Sunday, April 22, 2012

My daily trip to class

Phase One : The car





Phase Two : The Train





Phase Three : The Subway





There are only two subway lines in Marseille, and I've only ever had use for Line One. All the cars are 70s-style brown and orange.

Destination : Crash Test Lab


Saturday, April 21, 2012

Well I've been to one world fair, a picnic and a rodeo and that is the stupidest thing I've ever heard come over a set of ear-phones!

- Major T.J. "King" Kong

Tuesday, April 17, 2012

Two thoughts

I still often feel that when I am read something I'm getting some privileged peek into some better world, a Great Gatsby-like dinner party filled with bon mots and subtle references. It's usually by reading something that the possibility of some higher good overcoming the injustice in the world brings a smile to my face. Reading can be transcendant like that. But then the writer might stumble and snap me into realizing the terrestrial baseness of what they're selling.

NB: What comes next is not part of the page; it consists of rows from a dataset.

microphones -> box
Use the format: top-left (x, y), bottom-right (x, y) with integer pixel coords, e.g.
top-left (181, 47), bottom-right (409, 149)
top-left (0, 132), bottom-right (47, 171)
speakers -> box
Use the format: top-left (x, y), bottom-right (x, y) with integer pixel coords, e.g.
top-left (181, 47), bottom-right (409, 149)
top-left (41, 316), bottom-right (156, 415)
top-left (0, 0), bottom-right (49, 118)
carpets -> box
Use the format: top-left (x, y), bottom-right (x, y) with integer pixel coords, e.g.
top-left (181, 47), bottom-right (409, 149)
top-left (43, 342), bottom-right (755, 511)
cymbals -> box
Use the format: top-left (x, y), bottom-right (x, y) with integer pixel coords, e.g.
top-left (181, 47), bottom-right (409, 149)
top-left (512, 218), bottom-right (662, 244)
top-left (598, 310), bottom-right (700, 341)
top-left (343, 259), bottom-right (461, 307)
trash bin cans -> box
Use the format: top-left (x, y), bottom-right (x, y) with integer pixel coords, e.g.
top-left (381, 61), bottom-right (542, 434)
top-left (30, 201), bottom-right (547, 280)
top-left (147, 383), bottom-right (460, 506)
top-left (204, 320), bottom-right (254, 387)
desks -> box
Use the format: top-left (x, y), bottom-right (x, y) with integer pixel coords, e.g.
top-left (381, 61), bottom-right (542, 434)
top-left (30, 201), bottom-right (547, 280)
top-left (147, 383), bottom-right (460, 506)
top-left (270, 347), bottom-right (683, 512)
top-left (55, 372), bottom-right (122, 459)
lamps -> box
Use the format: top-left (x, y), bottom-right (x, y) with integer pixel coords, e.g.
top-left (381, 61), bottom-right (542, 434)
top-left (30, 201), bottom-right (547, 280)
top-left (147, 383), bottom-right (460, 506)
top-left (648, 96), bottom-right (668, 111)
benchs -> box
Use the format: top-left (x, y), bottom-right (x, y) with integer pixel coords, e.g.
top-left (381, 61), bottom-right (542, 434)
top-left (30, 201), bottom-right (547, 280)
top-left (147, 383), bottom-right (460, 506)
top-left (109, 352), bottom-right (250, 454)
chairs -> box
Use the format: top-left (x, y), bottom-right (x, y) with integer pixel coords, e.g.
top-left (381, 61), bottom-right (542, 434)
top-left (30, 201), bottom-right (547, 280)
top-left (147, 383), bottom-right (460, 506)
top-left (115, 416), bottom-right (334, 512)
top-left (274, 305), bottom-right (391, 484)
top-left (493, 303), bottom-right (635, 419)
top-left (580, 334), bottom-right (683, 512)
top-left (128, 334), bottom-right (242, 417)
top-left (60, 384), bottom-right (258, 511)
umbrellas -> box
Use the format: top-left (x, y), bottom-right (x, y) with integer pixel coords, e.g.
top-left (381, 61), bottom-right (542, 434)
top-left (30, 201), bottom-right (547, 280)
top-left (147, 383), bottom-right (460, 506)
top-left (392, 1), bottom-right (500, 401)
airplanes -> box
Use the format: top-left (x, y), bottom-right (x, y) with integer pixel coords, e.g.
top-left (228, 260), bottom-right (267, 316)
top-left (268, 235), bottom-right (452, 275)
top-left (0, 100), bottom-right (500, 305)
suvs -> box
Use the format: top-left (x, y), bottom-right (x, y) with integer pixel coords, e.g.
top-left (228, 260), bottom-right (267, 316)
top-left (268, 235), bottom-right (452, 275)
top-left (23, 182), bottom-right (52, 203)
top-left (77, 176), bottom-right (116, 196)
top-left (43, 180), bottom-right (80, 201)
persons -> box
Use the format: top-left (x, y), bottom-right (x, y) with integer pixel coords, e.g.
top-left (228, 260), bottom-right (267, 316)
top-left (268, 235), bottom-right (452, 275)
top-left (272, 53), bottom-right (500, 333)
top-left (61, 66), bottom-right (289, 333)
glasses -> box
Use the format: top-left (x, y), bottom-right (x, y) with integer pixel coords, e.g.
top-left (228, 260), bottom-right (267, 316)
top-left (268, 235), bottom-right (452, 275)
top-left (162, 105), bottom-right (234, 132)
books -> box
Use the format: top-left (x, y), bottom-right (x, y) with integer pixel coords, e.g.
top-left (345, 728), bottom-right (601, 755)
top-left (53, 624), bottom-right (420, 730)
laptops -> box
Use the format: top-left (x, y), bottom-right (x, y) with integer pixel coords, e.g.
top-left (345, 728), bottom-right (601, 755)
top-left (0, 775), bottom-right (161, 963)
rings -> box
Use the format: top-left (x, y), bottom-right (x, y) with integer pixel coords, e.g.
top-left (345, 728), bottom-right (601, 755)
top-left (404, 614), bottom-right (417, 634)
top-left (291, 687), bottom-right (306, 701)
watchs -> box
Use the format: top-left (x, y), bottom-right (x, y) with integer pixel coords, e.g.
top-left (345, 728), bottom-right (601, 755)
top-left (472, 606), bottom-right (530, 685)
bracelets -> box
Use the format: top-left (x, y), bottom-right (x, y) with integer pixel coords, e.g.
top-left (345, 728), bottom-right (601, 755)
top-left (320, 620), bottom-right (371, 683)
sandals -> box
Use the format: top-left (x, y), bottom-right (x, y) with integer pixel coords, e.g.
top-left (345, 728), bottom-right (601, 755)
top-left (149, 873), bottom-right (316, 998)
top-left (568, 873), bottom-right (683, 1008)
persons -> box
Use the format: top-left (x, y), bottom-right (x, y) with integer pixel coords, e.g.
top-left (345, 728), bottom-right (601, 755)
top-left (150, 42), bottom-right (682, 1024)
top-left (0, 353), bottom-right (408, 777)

As I was driving in dense rush-hour traffic today, I fixed my eyes longly on the middle-aged faces of all the lawyers and doctors and what-haveyous slowly inching past me. A question screamed out: what are you people doing?

Monday, March 12, 2012

Randomosity

I've taken at least 3 different statistics courses, and I feel like I'm only now internalizing the core concepts. The course I took a month ago was key, because the prof started from the very beginning, and was very, very thorough. He explained a few things that I'm sure I learned many times before, but are often glazed over (I guess because they're deemed too simple to dwell on). Yet if these key ideas fly out of your head for even a moment, the whole enterprise starts to seem spooky and incomprehensible. One of these ideas is what I'm going to call randomosity. How random is randomosity? Well, not at all.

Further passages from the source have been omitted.